Su expansión llegó a lugares como Croacia, donde pervive con el nombre de Motivi y tal es su importancia en el país europeo que está declarado Patrimonio Inmaterial de la Humanidad por la UNESCO.

En países de habla inglesa sobrevivió con el nombre de Teneriffe Lace, Sun Lace o Sunny Lace por el parecido del dibujo del bordado final con el sol. También, como todo lo que pasa por Canarias, llegó a América Latina y el Caribe y su influencia allí es tan poderosa que es el símbolo de algunos países como Paraguay o Venezuela.

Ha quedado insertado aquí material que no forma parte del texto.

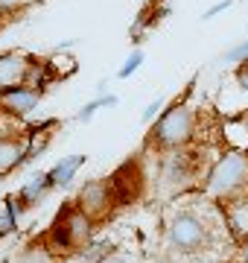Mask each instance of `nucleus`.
<instances>
[{"label":"nucleus","mask_w":248,"mask_h":263,"mask_svg":"<svg viewBox=\"0 0 248 263\" xmlns=\"http://www.w3.org/2000/svg\"><path fill=\"white\" fill-rule=\"evenodd\" d=\"M196 132H199V114L193 111L184 100H175L170 108H163V114L152 123L149 132V141L161 149L172 152V149H184L196 141Z\"/></svg>","instance_id":"1"},{"label":"nucleus","mask_w":248,"mask_h":263,"mask_svg":"<svg viewBox=\"0 0 248 263\" xmlns=\"http://www.w3.org/2000/svg\"><path fill=\"white\" fill-rule=\"evenodd\" d=\"M204 193L213 202H225L239 193H248V152L228 149L213 161L204 176Z\"/></svg>","instance_id":"2"},{"label":"nucleus","mask_w":248,"mask_h":263,"mask_svg":"<svg viewBox=\"0 0 248 263\" xmlns=\"http://www.w3.org/2000/svg\"><path fill=\"white\" fill-rule=\"evenodd\" d=\"M94 222L91 216L82 211V208L73 202V205H67L65 211H58L56 222L50 226L47 237H44V243L53 249V252H73V249H85L91 243V237H94Z\"/></svg>","instance_id":"3"},{"label":"nucleus","mask_w":248,"mask_h":263,"mask_svg":"<svg viewBox=\"0 0 248 263\" xmlns=\"http://www.w3.org/2000/svg\"><path fill=\"white\" fill-rule=\"evenodd\" d=\"M213 226L196 211H178L167 222V246L175 254H199L210 246Z\"/></svg>","instance_id":"4"},{"label":"nucleus","mask_w":248,"mask_h":263,"mask_svg":"<svg viewBox=\"0 0 248 263\" xmlns=\"http://www.w3.org/2000/svg\"><path fill=\"white\" fill-rule=\"evenodd\" d=\"M108 184H111V193H114L117 205H132V202H137V199L143 196V187H146V176H143L140 161H126V164H120L108 176Z\"/></svg>","instance_id":"5"},{"label":"nucleus","mask_w":248,"mask_h":263,"mask_svg":"<svg viewBox=\"0 0 248 263\" xmlns=\"http://www.w3.org/2000/svg\"><path fill=\"white\" fill-rule=\"evenodd\" d=\"M76 205L85 211L91 219H102L114 211V193H111V184L108 179H94V181H85L82 190L76 196Z\"/></svg>","instance_id":"6"},{"label":"nucleus","mask_w":248,"mask_h":263,"mask_svg":"<svg viewBox=\"0 0 248 263\" xmlns=\"http://www.w3.org/2000/svg\"><path fill=\"white\" fill-rule=\"evenodd\" d=\"M38 103H41V88H32V85H12V88H3L0 111L9 114V117H24V114H29Z\"/></svg>","instance_id":"7"},{"label":"nucleus","mask_w":248,"mask_h":263,"mask_svg":"<svg viewBox=\"0 0 248 263\" xmlns=\"http://www.w3.org/2000/svg\"><path fill=\"white\" fill-rule=\"evenodd\" d=\"M222 205V219H225V231L231 234L234 243H242L248 237V193H239L234 199H225Z\"/></svg>","instance_id":"8"},{"label":"nucleus","mask_w":248,"mask_h":263,"mask_svg":"<svg viewBox=\"0 0 248 263\" xmlns=\"http://www.w3.org/2000/svg\"><path fill=\"white\" fill-rule=\"evenodd\" d=\"M32 59L24 53H0V88H12V85H27Z\"/></svg>","instance_id":"9"},{"label":"nucleus","mask_w":248,"mask_h":263,"mask_svg":"<svg viewBox=\"0 0 248 263\" xmlns=\"http://www.w3.org/2000/svg\"><path fill=\"white\" fill-rule=\"evenodd\" d=\"M27 164V138L0 135V176H9L12 170Z\"/></svg>","instance_id":"10"},{"label":"nucleus","mask_w":248,"mask_h":263,"mask_svg":"<svg viewBox=\"0 0 248 263\" xmlns=\"http://www.w3.org/2000/svg\"><path fill=\"white\" fill-rule=\"evenodd\" d=\"M85 161H88V155H67V158H61L53 170H47V176H50V187H53V190L67 187L70 181L76 179L79 170L85 167Z\"/></svg>","instance_id":"11"},{"label":"nucleus","mask_w":248,"mask_h":263,"mask_svg":"<svg viewBox=\"0 0 248 263\" xmlns=\"http://www.w3.org/2000/svg\"><path fill=\"white\" fill-rule=\"evenodd\" d=\"M50 190H53L50 187V176L47 173H35V176H29V179L20 184L18 196H20V202H24L27 208H32V205H38Z\"/></svg>","instance_id":"12"},{"label":"nucleus","mask_w":248,"mask_h":263,"mask_svg":"<svg viewBox=\"0 0 248 263\" xmlns=\"http://www.w3.org/2000/svg\"><path fill=\"white\" fill-rule=\"evenodd\" d=\"M56 257L58 254L41 240V243H35V246H27V249L20 254H15L9 263H56Z\"/></svg>","instance_id":"13"},{"label":"nucleus","mask_w":248,"mask_h":263,"mask_svg":"<svg viewBox=\"0 0 248 263\" xmlns=\"http://www.w3.org/2000/svg\"><path fill=\"white\" fill-rule=\"evenodd\" d=\"M120 103L114 94H105V97H96V100H91V103H85L82 108L76 111V120L79 123H91L94 120V114L99 111V108H114V105Z\"/></svg>","instance_id":"14"},{"label":"nucleus","mask_w":248,"mask_h":263,"mask_svg":"<svg viewBox=\"0 0 248 263\" xmlns=\"http://www.w3.org/2000/svg\"><path fill=\"white\" fill-rule=\"evenodd\" d=\"M143 59H146V53L140 47H134L132 53H129V59L123 62V67L117 70V79H129L132 73H137V70H140V65H143Z\"/></svg>","instance_id":"15"},{"label":"nucleus","mask_w":248,"mask_h":263,"mask_svg":"<svg viewBox=\"0 0 248 263\" xmlns=\"http://www.w3.org/2000/svg\"><path fill=\"white\" fill-rule=\"evenodd\" d=\"M222 62L231 67H239V65H248V38L245 41H239V44H234V47L222 56Z\"/></svg>","instance_id":"16"},{"label":"nucleus","mask_w":248,"mask_h":263,"mask_svg":"<svg viewBox=\"0 0 248 263\" xmlns=\"http://www.w3.org/2000/svg\"><path fill=\"white\" fill-rule=\"evenodd\" d=\"M163 108H167V100H163V97H158L155 103H149V105L143 108L140 120H143V123H155V120H158V117L163 114Z\"/></svg>","instance_id":"17"},{"label":"nucleus","mask_w":248,"mask_h":263,"mask_svg":"<svg viewBox=\"0 0 248 263\" xmlns=\"http://www.w3.org/2000/svg\"><path fill=\"white\" fill-rule=\"evenodd\" d=\"M231 6H234V0H219V3H213L210 9H204V15H201V21H210V18H216L219 12H228Z\"/></svg>","instance_id":"18"},{"label":"nucleus","mask_w":248,"mask_h":263,"mask_svg":"<svg viewBox=\"0 0 248 263\" xmlns=\"http://www.w3.org/2000/svg\"><path fill=\"white\" fill-rule=\"evenodd\" d=\"M32 0H0V12H6V15H12V12H20L27 9Z\"/></svg>","instance_id":"19"},{"label":"nucleus","mask_w":248,"mask_h":263,"mask_svg":"<svg viewBox=\"0 0 248 263\" xmlns=\"http://www.w3.org/2000/svg\"><path fill=\"white\" fill-rule=\"evenodd\" d=\"M99 263H137L132 254H123V252H108Z\"/></svg>","instance_id":"20"},{"label":"nucleus","mask_w":248,"mask_h":263,"mask_svg":"<svg viewBox=\"0 0 248 263\" xmlns=\"http://www.w3.org/2000/svg\"><path fill=\"white\" fill-rule=\"evenodd\" d=\"M237 260L239 263H248V237L242 243H237Z\"/></svg>","instance_id":"21"},{"label":"nucleus","mask_w":248,"mask_h":263,"mask_svg":"<svg viewBox=\"0 0 248 263\" xmlns=\"http://www.w3.org/2000/svg\"><path fill=\"white\" fill-rule=\"evenodd\" d=\"M149 263H175V260H172V257H167V254H161V257H152Z\"/></svg>","instance_id":"22"},{"label":"nucleus","mask_w":248,"mask_h":263,"mask_svg":"<svg viewBox=\"0 0 248 263\" xmlns=\"http://www.w3.org/2000/svg\"><path fill=\"white\" fill-rule=\"evenodd\" d=\"M6 21H9V15H6V12H0V29L6 27Z\"/></svg>","instance_id":"23"},{"label":"nucleus","mask_w":248,"mask_h":263,"mask_svg":"<svg viewBox=\"0 0 248 263\" xmlns=\"http://www.w3.org/2000/svg\"><path fill=\"white\" fill-rule=\"evenodd\" d=\"M0 97H3V88H0Z\"/></svg>","instance_id":"24"},{"label":"nucleus","mask_w":248,"mask_h":263,"mask_svg":"<svg viewBox=\"0 0 248 263\" xmlns=\"http://www.w3.org/2000/svg\"><path fill=\"white\" fill-rule=\"evenodd\" d=\"M0 184H3V176H0Z\"/></svg>","instance_id":"25"}]
</instances>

En la hermana Cuba le llaman encaje de Tenerife; en Ñandutí, Venezuela, México y Brasil se llaman soles

“Los deditos vacíos” de tejer

En el año 2016, el Ayuntamiento de Arona, en Tenerife, lanzó unos talleres para enseñar el arte de hacer rosetas y es allí donde concluyeron aficionadas y expertas, a las que sólo le faltaba una excusa y un punto de encuentro para compartir un arte centenario transmitido tradicionalmente de madres a hijas, abuelas a nietas o de amigas a amigas. “Cuando el ayuntamiento deja de ofertar estos talleres, nos constituimos como asociación para mantener el vínculo con la institución y disponer de un local, ya que éramos un grupo amplio de unas 40 personas, que queríamos seguir reuniéndonos para hacer roseta”, cuenta Patricia Galbarro, presidenta de la Asociación Rosetas y Calados Tomasita.

“La madrina de mi suegra, que fue quien me enseñó a mí a urdir la primera roseta básica, y todas las que están en la asociación son roseteras o familia de roseteras que las hacían para la ayuda económica de la familia, y cuentan historias de sus madres, de sus abuelas, sus tías o de la vecina”, explica. 

Galbarro habla con cariño del profesor, Antonio Rodríguez, y de todas las roseteras de la asociación a las que llama “las chicas”, porque la amistad no tiene edad. Recuerda las palabras de Doña Maruca, que con 104 años dijo ya no sentir la aguja entre sus dedos: “Tengo los deditos vacíos, ya no siento las manos”, relata a sus compañeras.

Y no solo urden rosetas, sino que “les gusta mucho un tenderete” y se cuentan por varios los días que dura un encuentro de la Asociación Tomasita cuando se van de parranda. 

La asociación tejió con motivo del Día del Orgullo Gay una roseta con los colores de la bandera LGTBI, dejando claro, en palabras de Galbarro, que la tradición no está reñida con los nuevos tiempos y sus reivindicaciones. Su presidenta hace un llamamiento a todas las instituciones públicas a poner en valor la técnica, a que se pueda transmitir a los más jóvenes y a sentir orgullo público de ella, ya que “el sol se vende solo y no necesita promoción, pero las tradiciones hay que cuidarlas”, explica.